Meninges:The brain is covered by 3 meninges: dura mater, arachnoid mater, and the pia mater. The arachnoid membrane, the middle meningeal layer, is an extremely delicate layer that loosely encloses the brain.

The subarachnoid space, located between the arachnoid membrane and the pia mater, contains the cerebrospinal fluid (CSF) which cushions and supports the brain. It also contains a network of arteries and veins which support the metabolic needs of the brain. In the event of an arterial subarachnoid hemorrhage, bleeding occurs into the subarachnoid space.
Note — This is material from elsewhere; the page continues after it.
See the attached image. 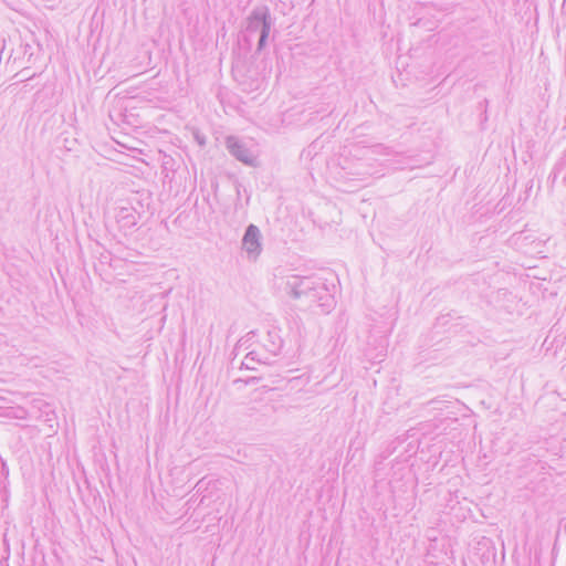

While bleeding continues intracranial pressure (ICP) will increase as a result of the intraarterial pressure exerted within a closed system. When ICP increases, veins are compressed, venous outflow is reduced and perfusion therefore decreases.


Arterial circulation: The brain is only about 2% of the body's total weight, yet it receives approximately 20% of the heart's resting cardiac output. Obviously, significant blood volume courses through the cerebral circulation every minute.

The primary source of blood flow to the brain is carried by three arteries: two internal carotids and the basilar artery. Together the basilar artery, the two internal carotids and their branches form the Circle of Willis. While the Circle of Willis appears to provide redundant circulation in the event of an occlusion, angiographic studies demonstrate that the flow of each carotid is distributed almost exclusively to the corresponding hemisphere.

 

 


Venous circulation: Venous blood is drained from the brain via deep veins and dural sinuses. The veins and sinuses connect to the juglar veins or paravertebral veins.

Cerebral spinal fluid: CSF fills the subarachnoid space, ventricles and cisterns. It is produced by choroid plexuses and absorbed by the arachnoid villi at about 500mL/day. That volume is cycled about 3.7 times per day.

In the event of a subarachnoid hemorrhage, blood mixes with the CSF. Clots can then form and collect in the ventricles, cisterns and foramen. If the clots block the normal flow of CSF hydrocephalus can result. Hydrocephalus can result in decreased perfusion as a result of increased ICP.